== SELECTED EXCERPT ==
In the late 1980s, Seattle-based Sub Pop Records was at the center of the grunge scene. In the late 1990s and into the 2000s as the advent of MP3 files and digital download sites such as Apple's iTunes changed the recording industry, an indie Neo-soul scene soon emerged from the urban Underground soul scenes of London, NYC, Philadelphia, Chicago and L.A., primarily due to commercial radio and the major label's biased focus on the marketing, promotion & Airplay of Pop and hip hop music during this period. Independent Labels such as Dome Records, and Expansion Records in the U.K. and Ubiquity Records in the U.S. and a plethora of others around the world as well as various "online stores" such as www.ionsonic.com, www.dustygroove.com, www.soultracks.com, etc., support the Nu soul movement today.
Independent artists and technology
Internet technology allows artists to introduce their music to a potentially enormous audience at low cost without necessarily affiliating with a major recording label. The design of digital music software encourages the discovery of new music. This, in turn, creates many opportunities for independent bands. Royalties from digital services could prove to be an important source of income. If an artist has already paid to record, manufacture, and promote their album, there is little to no additional cost for independent artists to distribute their music online. Digital services offer the opportunity of exposure to new fans and the possibility of increased sales through online retailers. Artists can also release music more frequently and quickly if it is made available online. Additionally, artists have the option of releasing limited edition, out-of-print, or live material that would be too costly to produce through traditional means. No limit is the largest independent record company in the US with sales of over 75 million records.
Some independent artists have used the Internet (and an established fan base) to successfully fund new recording projects, relying on services like ArtistShare or using their own sites. The UK group Marillion were the first to do this in 2001 with their album Anoraknophobia. Marillion asked their fanbase to pay for the album in advance raising the £150,000 they needed to record it. In return the fans got sent a special edition of the album not available anywhere else. Many other artist have since tried variations of this model such as singer-songwriter Jill Sobule who released "California Years" in 2009, an album for which she'd raised nearly $90,000 online. Sobule explained her telethon-like fundraising approach thusly: "The contribution levels went from $10, which got you a digital download of the record, to $10,000, which gave you the chance to sing on the record." (One generous donor did contribute at the $10,000 level.)

[Contour labeling items]

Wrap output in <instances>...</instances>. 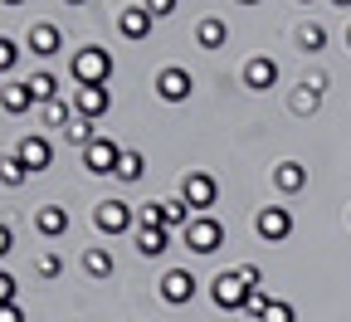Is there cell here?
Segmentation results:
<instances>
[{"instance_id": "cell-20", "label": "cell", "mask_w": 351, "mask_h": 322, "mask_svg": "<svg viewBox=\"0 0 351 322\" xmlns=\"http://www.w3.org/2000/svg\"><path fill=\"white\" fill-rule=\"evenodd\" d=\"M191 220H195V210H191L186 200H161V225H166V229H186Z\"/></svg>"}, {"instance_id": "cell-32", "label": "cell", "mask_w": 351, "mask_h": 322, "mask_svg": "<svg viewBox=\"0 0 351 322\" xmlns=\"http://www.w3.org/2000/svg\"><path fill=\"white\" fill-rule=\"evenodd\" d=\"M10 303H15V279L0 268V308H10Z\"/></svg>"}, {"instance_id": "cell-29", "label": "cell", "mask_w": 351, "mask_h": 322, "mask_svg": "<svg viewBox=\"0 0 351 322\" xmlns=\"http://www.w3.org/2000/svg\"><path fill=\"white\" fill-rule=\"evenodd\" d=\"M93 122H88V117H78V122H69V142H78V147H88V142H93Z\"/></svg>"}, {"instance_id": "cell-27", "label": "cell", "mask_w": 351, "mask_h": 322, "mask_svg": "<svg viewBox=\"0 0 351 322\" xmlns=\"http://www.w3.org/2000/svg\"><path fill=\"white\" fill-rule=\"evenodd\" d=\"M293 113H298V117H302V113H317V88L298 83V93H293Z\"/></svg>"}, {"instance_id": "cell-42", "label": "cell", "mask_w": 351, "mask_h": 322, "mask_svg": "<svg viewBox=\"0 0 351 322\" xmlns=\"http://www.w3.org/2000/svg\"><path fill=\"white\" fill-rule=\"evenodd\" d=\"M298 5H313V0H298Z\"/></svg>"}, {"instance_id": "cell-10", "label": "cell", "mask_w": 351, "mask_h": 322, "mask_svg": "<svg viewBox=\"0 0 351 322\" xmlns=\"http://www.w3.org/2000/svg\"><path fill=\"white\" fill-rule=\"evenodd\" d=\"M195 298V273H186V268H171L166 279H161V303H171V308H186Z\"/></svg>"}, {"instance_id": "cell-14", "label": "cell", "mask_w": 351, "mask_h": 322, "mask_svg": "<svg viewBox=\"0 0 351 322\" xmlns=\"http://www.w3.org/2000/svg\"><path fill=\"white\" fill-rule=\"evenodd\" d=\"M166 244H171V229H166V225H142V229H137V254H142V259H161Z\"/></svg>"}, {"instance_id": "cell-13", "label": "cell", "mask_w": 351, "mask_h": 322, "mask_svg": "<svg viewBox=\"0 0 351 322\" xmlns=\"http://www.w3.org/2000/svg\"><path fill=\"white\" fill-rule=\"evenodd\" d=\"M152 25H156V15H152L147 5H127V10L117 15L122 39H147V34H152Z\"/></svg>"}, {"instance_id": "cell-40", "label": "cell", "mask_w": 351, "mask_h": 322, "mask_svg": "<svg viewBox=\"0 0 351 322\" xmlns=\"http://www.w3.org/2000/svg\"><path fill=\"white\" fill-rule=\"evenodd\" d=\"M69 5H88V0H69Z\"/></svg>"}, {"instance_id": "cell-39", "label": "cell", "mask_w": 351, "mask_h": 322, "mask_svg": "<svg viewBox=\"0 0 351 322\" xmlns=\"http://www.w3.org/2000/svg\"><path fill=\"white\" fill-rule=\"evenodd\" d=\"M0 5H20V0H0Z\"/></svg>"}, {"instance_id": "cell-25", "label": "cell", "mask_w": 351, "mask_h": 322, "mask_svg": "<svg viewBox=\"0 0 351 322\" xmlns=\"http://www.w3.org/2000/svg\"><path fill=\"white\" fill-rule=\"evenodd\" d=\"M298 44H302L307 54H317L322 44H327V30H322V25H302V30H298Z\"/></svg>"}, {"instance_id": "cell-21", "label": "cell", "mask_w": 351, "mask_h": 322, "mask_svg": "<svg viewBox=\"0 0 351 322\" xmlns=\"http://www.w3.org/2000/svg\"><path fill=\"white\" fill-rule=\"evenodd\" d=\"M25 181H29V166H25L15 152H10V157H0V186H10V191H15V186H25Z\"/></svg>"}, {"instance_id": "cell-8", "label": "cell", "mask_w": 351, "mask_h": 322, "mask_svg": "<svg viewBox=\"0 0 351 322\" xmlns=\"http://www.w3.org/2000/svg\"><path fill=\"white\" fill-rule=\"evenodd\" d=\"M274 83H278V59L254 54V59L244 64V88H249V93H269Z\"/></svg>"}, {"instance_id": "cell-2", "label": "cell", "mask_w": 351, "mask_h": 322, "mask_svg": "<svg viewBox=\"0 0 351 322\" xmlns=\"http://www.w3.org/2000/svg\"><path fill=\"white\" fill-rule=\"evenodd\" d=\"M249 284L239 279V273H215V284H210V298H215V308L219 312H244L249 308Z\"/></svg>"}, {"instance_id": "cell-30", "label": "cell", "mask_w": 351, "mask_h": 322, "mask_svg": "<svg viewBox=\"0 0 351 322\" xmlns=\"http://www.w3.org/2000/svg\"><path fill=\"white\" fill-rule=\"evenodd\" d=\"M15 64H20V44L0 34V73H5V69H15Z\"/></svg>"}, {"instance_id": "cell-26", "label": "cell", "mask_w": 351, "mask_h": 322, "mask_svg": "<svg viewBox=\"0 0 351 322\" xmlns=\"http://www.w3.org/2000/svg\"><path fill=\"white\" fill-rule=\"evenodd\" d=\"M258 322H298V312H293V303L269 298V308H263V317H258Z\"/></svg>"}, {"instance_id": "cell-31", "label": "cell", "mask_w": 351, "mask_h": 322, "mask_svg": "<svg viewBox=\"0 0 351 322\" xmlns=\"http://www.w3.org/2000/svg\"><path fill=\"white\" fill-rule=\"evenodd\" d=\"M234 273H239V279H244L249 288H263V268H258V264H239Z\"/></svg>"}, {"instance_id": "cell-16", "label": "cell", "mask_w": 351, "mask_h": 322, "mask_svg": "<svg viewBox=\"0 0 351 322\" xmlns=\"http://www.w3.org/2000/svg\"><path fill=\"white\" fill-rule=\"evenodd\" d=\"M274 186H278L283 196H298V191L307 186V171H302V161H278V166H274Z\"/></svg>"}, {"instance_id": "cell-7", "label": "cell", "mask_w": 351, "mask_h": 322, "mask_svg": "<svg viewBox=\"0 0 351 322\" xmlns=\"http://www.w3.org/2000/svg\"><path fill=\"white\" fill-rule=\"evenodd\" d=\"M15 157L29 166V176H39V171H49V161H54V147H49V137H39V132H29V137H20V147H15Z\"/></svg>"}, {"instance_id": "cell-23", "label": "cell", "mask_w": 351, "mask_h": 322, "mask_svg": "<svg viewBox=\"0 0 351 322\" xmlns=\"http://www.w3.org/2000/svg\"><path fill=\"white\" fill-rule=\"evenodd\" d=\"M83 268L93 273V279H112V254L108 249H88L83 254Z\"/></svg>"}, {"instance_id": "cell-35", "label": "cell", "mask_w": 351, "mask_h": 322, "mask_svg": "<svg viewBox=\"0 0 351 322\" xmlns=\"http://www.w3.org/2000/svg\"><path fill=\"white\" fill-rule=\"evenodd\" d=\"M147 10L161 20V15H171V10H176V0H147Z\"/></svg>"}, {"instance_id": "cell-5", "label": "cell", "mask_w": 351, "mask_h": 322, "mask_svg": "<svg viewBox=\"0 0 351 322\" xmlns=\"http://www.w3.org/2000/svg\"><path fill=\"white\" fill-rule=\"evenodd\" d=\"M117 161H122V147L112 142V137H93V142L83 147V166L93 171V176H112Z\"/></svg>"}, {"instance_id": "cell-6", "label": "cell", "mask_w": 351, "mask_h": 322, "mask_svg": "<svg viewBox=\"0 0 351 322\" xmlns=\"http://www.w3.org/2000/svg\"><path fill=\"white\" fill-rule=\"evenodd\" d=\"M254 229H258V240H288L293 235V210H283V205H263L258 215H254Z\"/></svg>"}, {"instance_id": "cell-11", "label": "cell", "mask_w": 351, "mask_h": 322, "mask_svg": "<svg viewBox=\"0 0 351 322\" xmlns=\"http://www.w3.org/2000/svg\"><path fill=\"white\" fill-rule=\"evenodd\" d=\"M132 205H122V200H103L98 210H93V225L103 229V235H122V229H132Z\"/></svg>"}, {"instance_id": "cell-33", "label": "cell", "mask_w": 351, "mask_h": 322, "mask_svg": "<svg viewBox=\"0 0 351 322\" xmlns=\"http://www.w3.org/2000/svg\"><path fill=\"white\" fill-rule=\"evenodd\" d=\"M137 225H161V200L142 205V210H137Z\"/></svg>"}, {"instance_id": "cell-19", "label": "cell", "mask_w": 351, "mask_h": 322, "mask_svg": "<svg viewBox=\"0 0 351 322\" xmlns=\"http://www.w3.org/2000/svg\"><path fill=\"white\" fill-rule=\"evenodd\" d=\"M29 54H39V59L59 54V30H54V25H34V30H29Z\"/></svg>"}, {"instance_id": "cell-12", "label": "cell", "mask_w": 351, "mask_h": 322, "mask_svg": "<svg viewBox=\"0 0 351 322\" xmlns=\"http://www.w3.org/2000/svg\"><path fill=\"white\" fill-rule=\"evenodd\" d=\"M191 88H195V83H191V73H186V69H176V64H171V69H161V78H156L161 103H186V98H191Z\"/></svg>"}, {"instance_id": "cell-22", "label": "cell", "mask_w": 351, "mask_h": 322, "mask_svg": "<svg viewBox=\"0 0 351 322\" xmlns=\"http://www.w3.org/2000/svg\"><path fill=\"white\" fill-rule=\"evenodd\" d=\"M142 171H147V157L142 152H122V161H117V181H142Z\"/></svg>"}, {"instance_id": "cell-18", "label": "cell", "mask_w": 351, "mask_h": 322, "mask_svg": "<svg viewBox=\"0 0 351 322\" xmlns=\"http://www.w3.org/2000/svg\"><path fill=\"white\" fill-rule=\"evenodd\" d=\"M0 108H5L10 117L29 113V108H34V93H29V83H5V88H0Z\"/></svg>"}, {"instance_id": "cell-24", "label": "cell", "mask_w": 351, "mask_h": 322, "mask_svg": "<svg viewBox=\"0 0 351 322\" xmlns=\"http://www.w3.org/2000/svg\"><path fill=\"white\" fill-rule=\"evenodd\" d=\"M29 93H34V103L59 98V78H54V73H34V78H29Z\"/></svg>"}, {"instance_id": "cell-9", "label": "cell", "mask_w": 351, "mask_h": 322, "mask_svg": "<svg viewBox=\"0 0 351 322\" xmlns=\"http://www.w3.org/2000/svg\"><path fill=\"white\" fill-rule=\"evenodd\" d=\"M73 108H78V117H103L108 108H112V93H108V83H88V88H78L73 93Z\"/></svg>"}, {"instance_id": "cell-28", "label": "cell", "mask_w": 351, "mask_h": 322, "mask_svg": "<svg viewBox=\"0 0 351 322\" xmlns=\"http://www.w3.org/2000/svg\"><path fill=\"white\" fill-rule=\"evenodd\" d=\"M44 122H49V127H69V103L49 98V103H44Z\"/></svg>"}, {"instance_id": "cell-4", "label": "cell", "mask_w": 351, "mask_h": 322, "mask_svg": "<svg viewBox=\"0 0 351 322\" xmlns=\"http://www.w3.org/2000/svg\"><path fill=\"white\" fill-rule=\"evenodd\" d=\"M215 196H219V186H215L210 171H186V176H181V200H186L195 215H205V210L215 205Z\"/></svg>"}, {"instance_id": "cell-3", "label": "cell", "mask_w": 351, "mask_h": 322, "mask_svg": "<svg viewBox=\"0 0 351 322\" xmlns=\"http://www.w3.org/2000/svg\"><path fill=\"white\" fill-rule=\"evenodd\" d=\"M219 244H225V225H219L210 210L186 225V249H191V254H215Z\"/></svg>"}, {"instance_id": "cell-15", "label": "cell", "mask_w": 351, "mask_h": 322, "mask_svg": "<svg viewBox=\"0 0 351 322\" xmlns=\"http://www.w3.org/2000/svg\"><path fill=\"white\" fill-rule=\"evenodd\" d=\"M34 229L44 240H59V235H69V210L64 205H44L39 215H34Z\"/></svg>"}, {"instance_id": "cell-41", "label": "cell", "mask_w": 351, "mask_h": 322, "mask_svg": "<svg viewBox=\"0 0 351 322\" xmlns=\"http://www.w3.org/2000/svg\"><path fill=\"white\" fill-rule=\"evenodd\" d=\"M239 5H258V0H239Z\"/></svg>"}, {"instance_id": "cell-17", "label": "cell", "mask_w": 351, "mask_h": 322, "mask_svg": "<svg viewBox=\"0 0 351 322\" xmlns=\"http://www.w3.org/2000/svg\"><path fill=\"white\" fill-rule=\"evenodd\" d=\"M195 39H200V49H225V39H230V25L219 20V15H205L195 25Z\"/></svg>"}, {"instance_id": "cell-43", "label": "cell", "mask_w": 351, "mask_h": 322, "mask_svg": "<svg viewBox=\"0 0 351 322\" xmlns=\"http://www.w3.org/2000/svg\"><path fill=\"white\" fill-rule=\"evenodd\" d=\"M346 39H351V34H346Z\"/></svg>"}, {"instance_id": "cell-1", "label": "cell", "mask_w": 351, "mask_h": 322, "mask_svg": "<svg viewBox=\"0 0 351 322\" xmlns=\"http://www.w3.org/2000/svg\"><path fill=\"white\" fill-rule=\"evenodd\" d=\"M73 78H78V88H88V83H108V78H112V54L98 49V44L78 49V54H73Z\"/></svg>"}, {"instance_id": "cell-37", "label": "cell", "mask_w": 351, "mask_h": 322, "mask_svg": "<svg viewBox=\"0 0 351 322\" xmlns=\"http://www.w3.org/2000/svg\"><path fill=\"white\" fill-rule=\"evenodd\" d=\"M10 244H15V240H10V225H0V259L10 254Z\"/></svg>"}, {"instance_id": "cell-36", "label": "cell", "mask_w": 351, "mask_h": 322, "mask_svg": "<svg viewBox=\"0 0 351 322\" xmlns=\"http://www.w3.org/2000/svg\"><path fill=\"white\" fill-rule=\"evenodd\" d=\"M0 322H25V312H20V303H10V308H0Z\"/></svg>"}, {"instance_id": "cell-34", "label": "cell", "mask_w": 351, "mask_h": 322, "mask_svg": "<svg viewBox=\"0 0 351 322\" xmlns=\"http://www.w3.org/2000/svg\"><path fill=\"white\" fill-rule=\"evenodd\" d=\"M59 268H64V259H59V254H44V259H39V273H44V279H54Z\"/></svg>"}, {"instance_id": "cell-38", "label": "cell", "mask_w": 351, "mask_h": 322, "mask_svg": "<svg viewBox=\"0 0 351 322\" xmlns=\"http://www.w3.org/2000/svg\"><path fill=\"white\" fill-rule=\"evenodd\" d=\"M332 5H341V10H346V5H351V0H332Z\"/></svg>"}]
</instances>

== EXERCISE ==
Repeat the passage on independent labels and artists word for word, starting with "In the late 1980s, Seattle-based" and going on through "soul movement today.". The items are not needed for any of this work.

== WRITTEN REPLY ==
In the late 1980s, Seattle-based Sub Pop Records was at the center of the grunge scene. In the late 1990s and into the 2000s as the advent of MP3 files and digital download sites such as Apple's iTunes changed the recording industry, an indie Neo-soul scene soon emerged from the urban Underground soul scenes of London, NYC, Philadelphia, Chicago and L.A., primarily due to commercial radio and the major label's biased focus on the marketing, promotion & Airplay of Pop and hip hop music during this period. Independent Labels such as Dome Records, and Expansion Records in the U.K. and Ubiquity Records in the U.S. and a plethora of others around the world as well as various "online stores" such as www.ionsonic.com, www.dustygroove.com, www.soultracks.com, etc., support the Nu soul movement today.